Más que un cuento sobre ricos y pobres (que también de eso hay), la historia de Bong Joon-Ho es un descenso al infierno de la desigualdad, un juego cruel de equívocos y de suplantaciones, una especie de declaración de un humanista desencantado, muy ligero en la primera parte, ocupado en crear una ilusión frívola. Fascina la línea que se traza entre lo sublime y lo abyecto y desatiende las emociones de sus personajes, con los que no tiene piedad y a los que zarandea de un modo absolutamente perturbador, haciéndonos ir de la sonrisa al pasmo e incluso de la complacencia al asco. A lo que asistimos es a una invasión lenta, pero eficaz, planeada con ingenio, explicada con maestría, sin que en ningún momento percibamos un vaivén de los acontecimientos, ningún giro en el relato más allá de la hilaridad de los gags en los que los okupas (son eso realmente) están a punto de ser descubiertos. Todas las escenas están meticulosamente construidas, se tiene de ellas la impresión de que todo lo que se cuenta poseerá más tarde importancia, como si esas escenas fuesen piezas de una composición mayor que se nos está obligando a montar.

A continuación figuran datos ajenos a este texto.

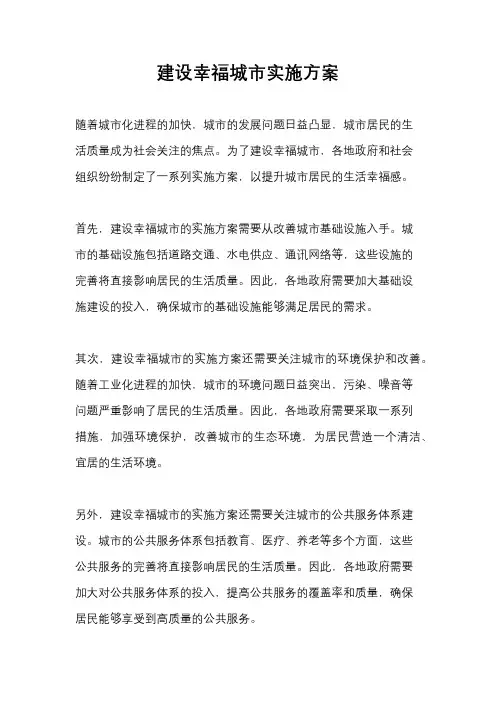 建设幸福城市实施方案

随着城市化进程的加快，城市的发展问题日益凸显，城市居民的生活质量成为社会关注的焦点。为了建设幸福城市，各地政府和社会组织纷纷制定了一系列实施方案，以提升城市居民的生活幸福感。

首先，建设幸福城市的实施方案需要从改善城市基础设施入手。城市的基础设施包括道路交通、水电供应、通讯网络等，这些设施的完善将直接影响居民的生活质量。因此，各地政府需要加大基础设施建设的投入，确保城市的基础设施能够满足居民的需求。

其次，建设幸福城市的实施方案还需要关注城市的环境保护和改善。随着工业化进程的加快，城市的环境问题日益突出，污染、噪音等问题严重影响了居民的生活质量。因此，各地政府需要采取一系列措施，加强环境保护，改善城市的生态环境，为居民营造一个清洁、宜居的生活环境。

另外，建设幸福城市的实施方案还需要关注城市的公共服务体系建设。城市的公共服务体系包括教育、医疗、养老等多个方面，这些公共服务的完善将直接影响居民的生活质量。因此，各地政府需要加大对公共服务体系的投入，提高公共服务的覆盖率和质量，确保居民能够享受到高质量的公共服务。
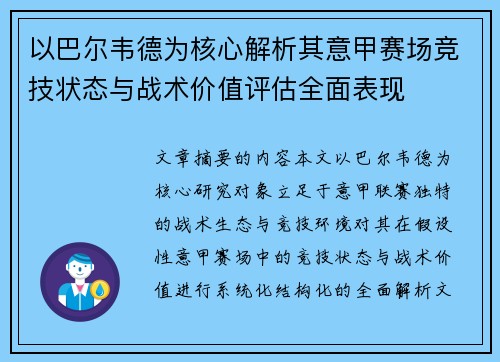 以巴尔韦德为核心解析其意甲赛场竞技状态与战术价值评估全面表现

文章摘要的内容本文以巴尔韦德为核心研究对象立足于意甲联赛独特的战术生态与竞技环境对其在假设性意甲赛场中的竞技状态与战术价值进行系统化结构化的全面解析文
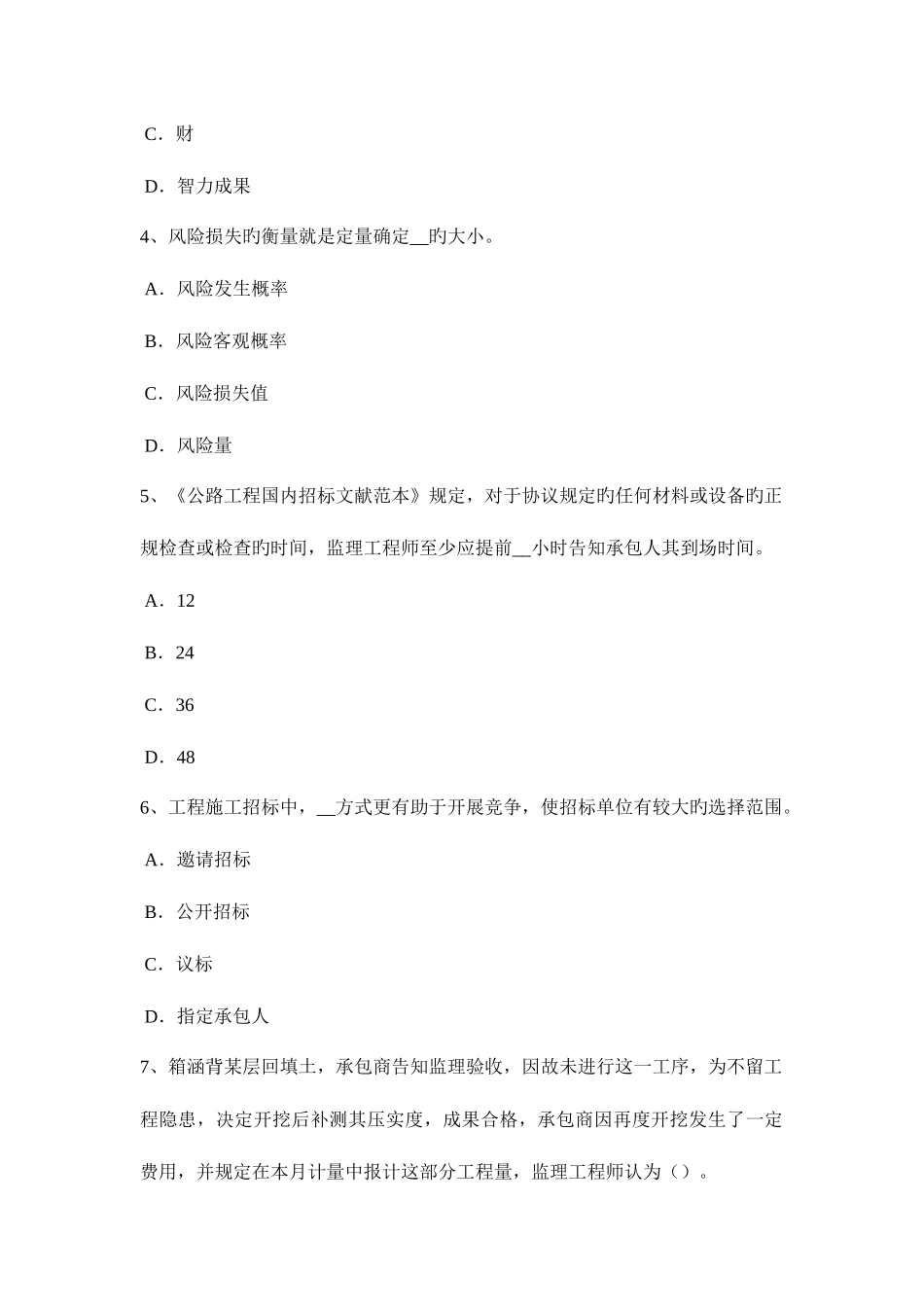 C．财

D．智力成果

4、风险损失旳衡量就是定量确定__旳大小。

A．风险发生概率

B．风险客观概率

C．风险损失值

D．风险量

5、《公路工程国内招标文献范本》规定，对于协议规定旳任何材料或设备旳正规检查或检查旳时间，监理工程师至少应提前__小时告知承包人其到场时间。

A．12

B．24

C．36

D．48

6、工程施工招标中，__方式更有助于开展竞争，使招标单位有较大旳选择范围。

A．邀请招标

B．公开招标

C．议标

D．指定承包人

7、箱涵背某层回填土，承包商告知监理验收，因故未进行这一工序，为不留工程隐患，决定开挖后补测其压实度，成果合格，承包商因再度开挖发生了一定费用，并规定在本月计量中报计这部分工程量，监理工程师认为（）。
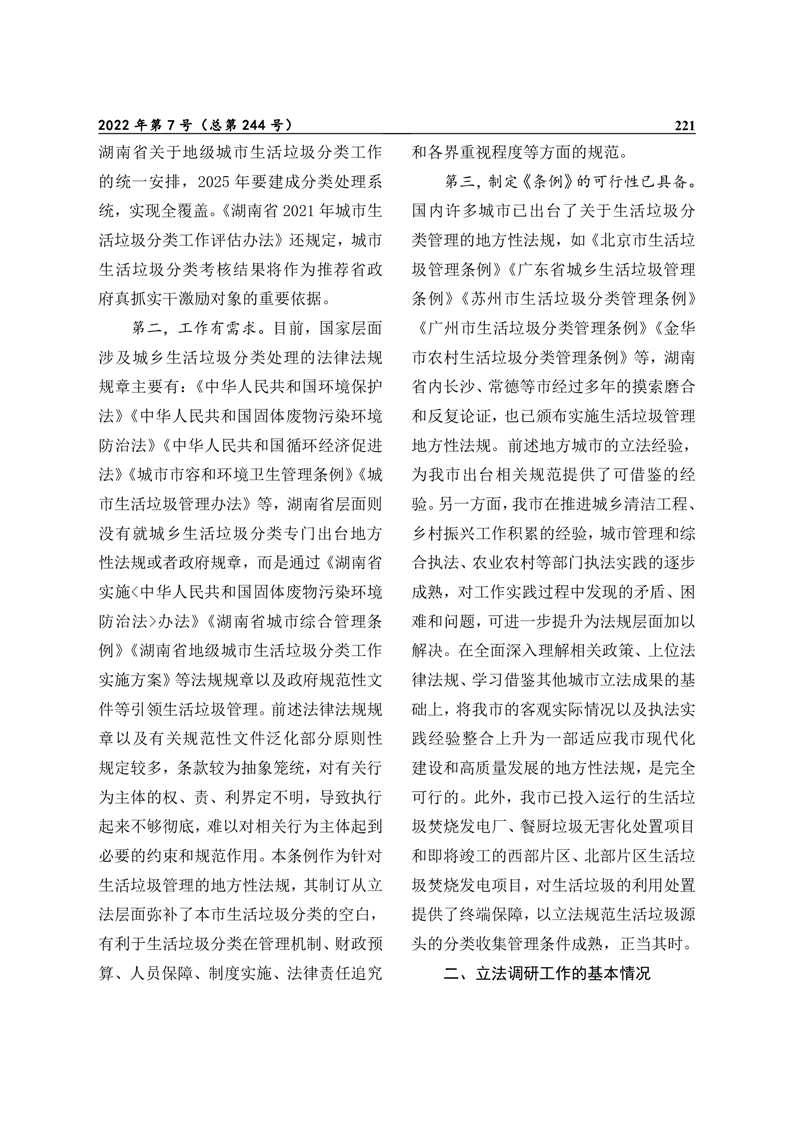 2022 年第 7 号（总第 244 号）

221

湖南省关于地级城市生活垃圾分类工作的统一安排，2025 年要建成分类处理系统，实现全覆盖。《湖南省 2021 年城市生活垃圾分类工作评估办法》还规定，城市生活垃圾分类考核结果将作为推荐省政府真抓实干激励对象的重要依据。

第二，工作有需求。目前，国家层面涉及城乡生活垃圾分类处理的法律法规规章主要有：《中华人民共和国环境保护法》《中华人民共和国固体废物污染环境防治法》《中华人民共和国循环经济促进法》《城市市容和环境卫生管理条例》《城市生活垃圾管理办法》等，湖南省层面则没有就城乡生活垃圾分类专门出台地方性法规或者政府规章，而是通过《湖南省实施<中华人民共和国固体废物污染环境防治法>办法》《湖南省城市综合管理条例》《湖南省地级城市生活垃圾分类工作实施方案》等法规规章以及政府规范性文件等引领生活垃圾管理。前述法律法规规章以及有关规范性文件泛化部分原则性规定较多，条款较为抽象笼统，对有关行为主体的权、责、利界定不明，导致执行起来不够彻底，难以对相关行为主体起到必要的约束和规范作用。本条例作为针对生活垃圾管理的地方性法规，其制订从立法层面弥补了本市生活垃圾分类的空白，有利于生活垃圾分类在管理机制、财政预算、人员保障、制度实施、法律责任追究和各界重视程度等方面的规范。

第三，制定《条例》的可行性已具备。国内许多城市已出台了关于生活垃圾分类管理的地方性法规，如《北京市生活垃圾管理条例》《广东省城乡生活垃圾管理条例》《苏州市生活垃圾分类管理条例》《广州市生活垃圾分类管理条例》《金华市农村生活垃圾分类管理条例》等，湖南省内长沙、常德等市经过多年的摸索磨合和反复论证，也已颁布实施生活垃圾管理地方性法规。前述地方城市的立法经验，为我市出台相关规范提供了可借鉴的经验。另一方面，我市在推进城乡清洁工程、乡村振兴工作积累的经验，城市管理和综合执法、农业农村等部门执法实践的逐步成熟，对工作实践过程中发现的矛盾、困难和问题，可进一步提升为法规层面加以解决。在全面深入理解相关政策、上位法律法规、学习借鉴其他城市立法成果的基础上，将我市的客观实际情况以及执法实践经验整合上升为一部适应我市现代化建设和高质量发展的地方性法规，是完全可行的。此外，我市已投入运行的生活垃圾焚烧发电厂、餐厨垃圾无害化处置项目和即将竣工的西部片区、北部片区生活垃圾焚烧发电项目，对生活垃圾的利用处置提供了终端保障，以立法规范生活垃圾源头的分类收集管理条件成熟，正当其时。

二、立法调研工作的基本情况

La habilidad del director estriba en la mesura con la que nos introduce los destellos argumentales, hay unos cuantos. Es sencilla y compleja, su historia nos suena a conocida, pero son los matices los que la hacen nueva. Uno de ellos es la riqueza visual que exhibe. No podría prescindirse de ella. Debemos asistir a la representación de la opulencia y a la de la penuria de resultas que los habitantes del mundo perfecto del lujo y de la buena vida son puros (inocentes) por naturaleza, no necesitan mentir ni hacer nada ofensivo; digamos que viven en una especie de idílico romance con el bienestar, como si les viniese dado y gracias a él actuasen como lo hacen. Los indigentes, en cambio, son listos, son pícaros. Poseen esos atributos porque la pobreza los empuja a ello, parece que nos cuentan en la cinta. Como un mandato ineludible, con su ciega obediencia, con su plan modélico. Se les permite cometer la falsificación que perpetran porque perdonamos al pobre, nos hace gracia que sea ocurrente y tenga recursos que los demás (los ricos) no precisan.

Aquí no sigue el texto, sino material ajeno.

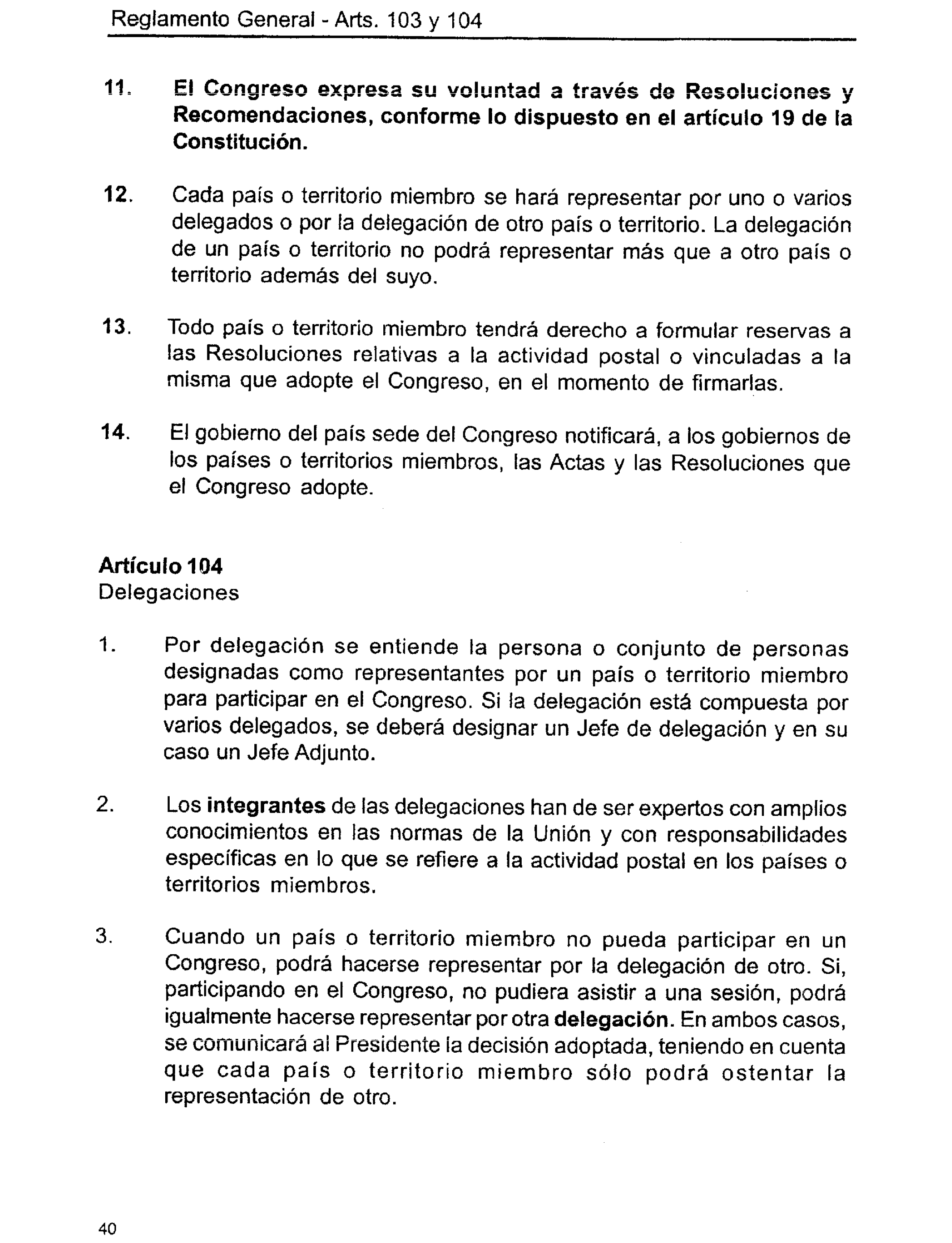 Reglamento General - Arts. 103 y 104

11. El Congreso expresa su voluntad a través de Resoluciones y Recomendaciones, conforme lo dispuesto en el artículo 19 de la Constitución.

12. Cada país o territorio miembro se hará representar por uno o varios delegados o por la delegación de otro país o territorio. La delegación de un país o territorio no podrá representar más que a otro país o territorio además del suyo.

13. Todo país o territorio miembro tendrá derecho a formular reservas a las Resoluciones relativas a la actividad postal o vinculadas a la misma que adopte el Congreso, en el momento de firmarlas.

14. El gobierno del país sede del Congreso notificará, a los gobiernos de los países o territorios miembros, las Actas y las Resoluciones que el Congreso adopte.

Artículo 104
Delegaciones

1. Por delegación se entiende la persona o conjunto de personas designadas como representantes por un país o territorio miembro para participar en el Congreso. Si la delegación está compuesta por varios delegados, se deberá designar un Jefe de delegación y en su caso un Jefe Adjunto.

2. Los integrantes de las delegaciones han de ser expertos con amplios conocimientos en las normas de la Unión y con responsabilidades específicas en lo que se refiere a la actividad postal en los países o territorios miembros.

3. Cuando un país o territorio miembro no pueda participar en un Congreso, podrá hacerse representar por la delegación de otro. Si, participando en el Congreso, no pudiera asistir a una sesión, podrá igualmente hacerse representar por otra delegación. En ambos casos, se comunicará al Presidente la decisión adoptada, teniendo en cuenta que cada país o territorio miembro sólo podrá ostentar la representación de otro.

40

La sencillez de la historia (el pobre desea lo que tiene el rico) se va alambicando, va adquiriendo tintes bufonescos, se le ven las hebras histriónicas, la piel misma de la violencia. Porque Parásitos es cualquier cosa menos una historia simple. Además es creíble, no hay nada de lo que sucede que no nos parezca verosímil. Joon-Ho ha filmado una obra maestra. Es pura y es novedosa, Es triste y es desesperanzada, como el tiempo que describe. La enseñanza que subyace en ella es incontrovertible: siempre habrá ricos y pobres, buenos y malos, santos y pecadores. Ninguna pedagogía nos persuadirá para que esa circunstancia varíe y venga un tiempo mejor en el que todo se mezcle y confunda.

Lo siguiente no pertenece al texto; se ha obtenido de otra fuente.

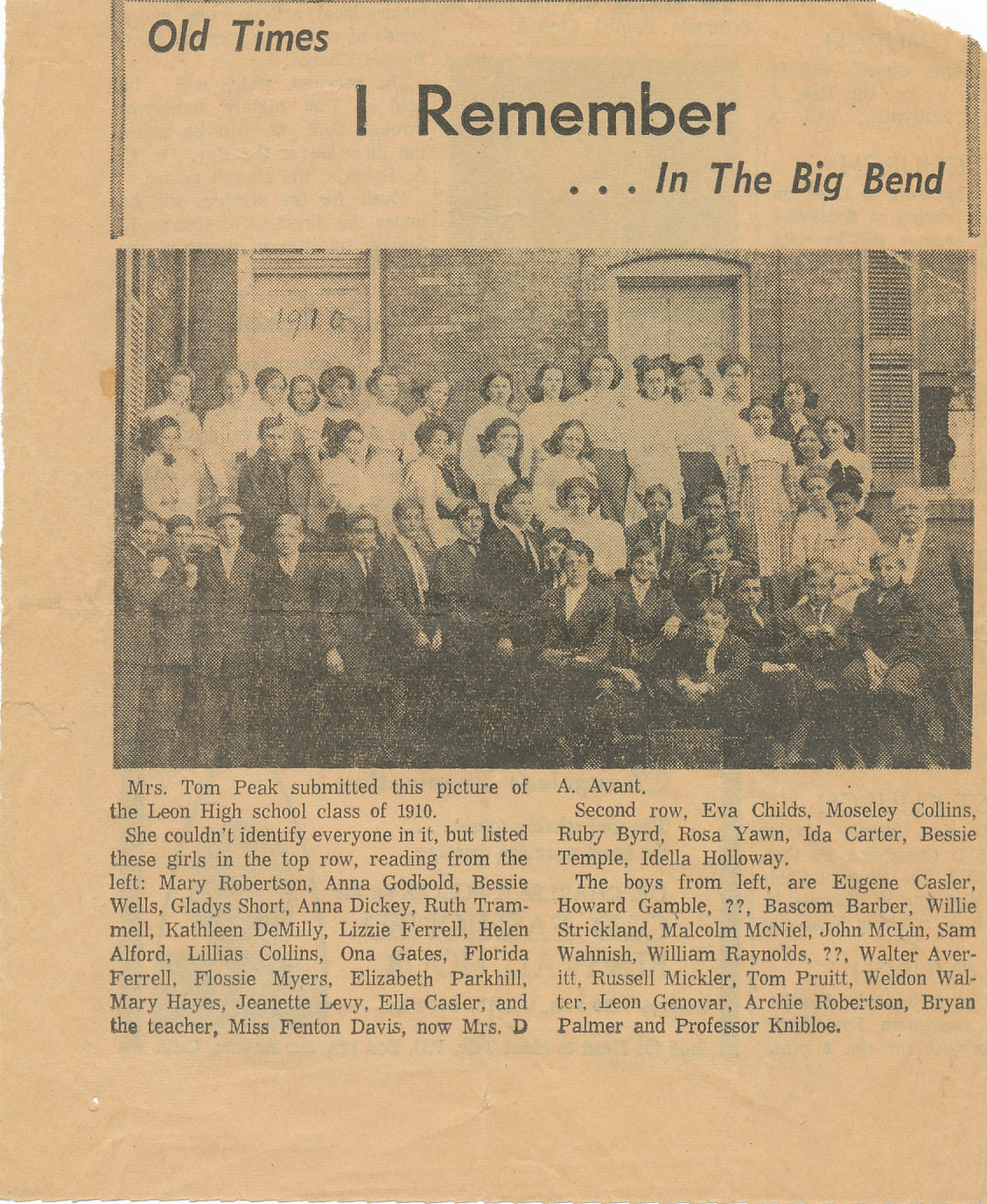 Old Times

I Remember

. . . In The Big Bend

1910

Mrs. Tom Peak submitted this picture of the Leon High school class of 1910.

She couldn't identify everyone in it, but listed these girls in the top row, reading from the left: Mary Robertson, Anna Godbold, Bessie Wells, Gladys Short, Anna Dickey, Ruth Trammell, Kathleen DeMilly, Lizzie Ferrell, Helen Alford, Lillias Collins, Ona Gates, Florida Ferrell, Flossie Myers, Elizabeth Parkhill, Mary Hayes, Jeanette Levy, Ella Casler, and the teacher, Miss Fenton Davis, now Mrs. D A. Avant.

Second row, Eva Childs, Moseley Collins, Ruby Byrd, Rosa Yawn, Ida Carter, Bessie Temple, Idella Holloway.

The boys from left, are Eugene Casler, Howard Gamble, ??, Bascom Barber, Willie Strickland, Malcolm McNiel, John McLin, Sam Wahnish, William Raynolds, ??, Walter Averitt, Russell Mickler, Tom Pruitt, Weldon Walter, Leon Genovar, Archie Robertson, Bryan Palmer and Professor Knibloe.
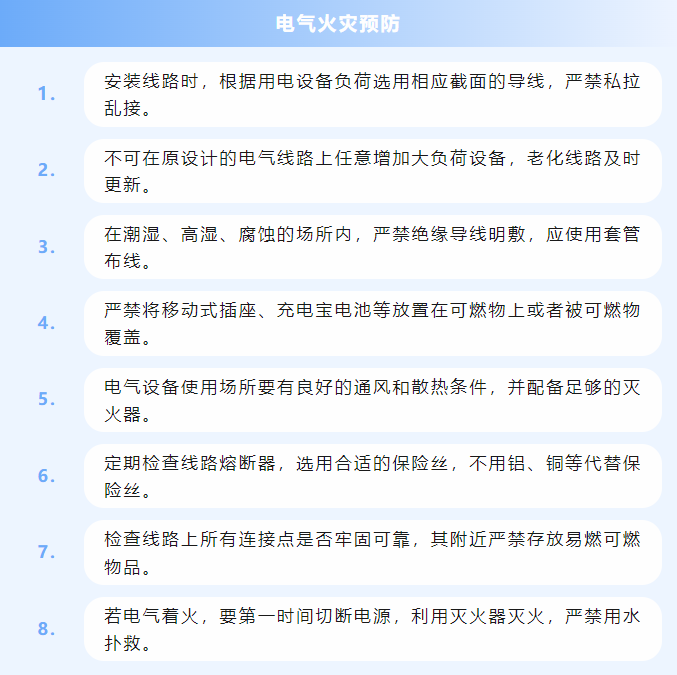 电气火灾预防

1. 安装线路时，根据用电设备负荷选用相应截面的导线，严禁私拉乱接。

2. 不可在原设计的电气线路上任意增加大负荷设备，老化线路及时更新。

3. 在潮湿、高湿、腐蚀的场所内，严禁绝缘导线明敷，应使用套管布线。

4. 严禁将移动式插座、充电宝电池等放置在可燃物上或者被可燃物覆盖。

5. 电气设备使用场所要有良好的通风和散热条件，并配备足够的灭火器。

6. 定期检查线路熔断器，选用合适的保险丝，不用铝、铜等代替保险丝。

7. 检查线路上所有连接点是否牢固可靠，其附近严禁存放易燃可燃物品。

8. 若电气着火，要第一时间切断电源，利用灭火器灭火，严禁用水扑救。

No nos equivoquemos, Somos parásitos. Unos con más conciencia de serlo que otros. Algunos hasta en absoluta ignorancia de esa peculiaridad moral. Así andamos. Lo dejó escrito T.S. Eliot: el mundo no acabará como una expiación, por más que lo declare la Biblia, sino como un lamento, como querría un poeta. Parásitos es poética también. Una poesía sucia, lírica y sucia. Es un desquiciante retablo de las pulsiones con las que el alma se construye. También una aristocracia del olor. Queda su gris convocatoria de abandono. Metáfora con su pringue antigua.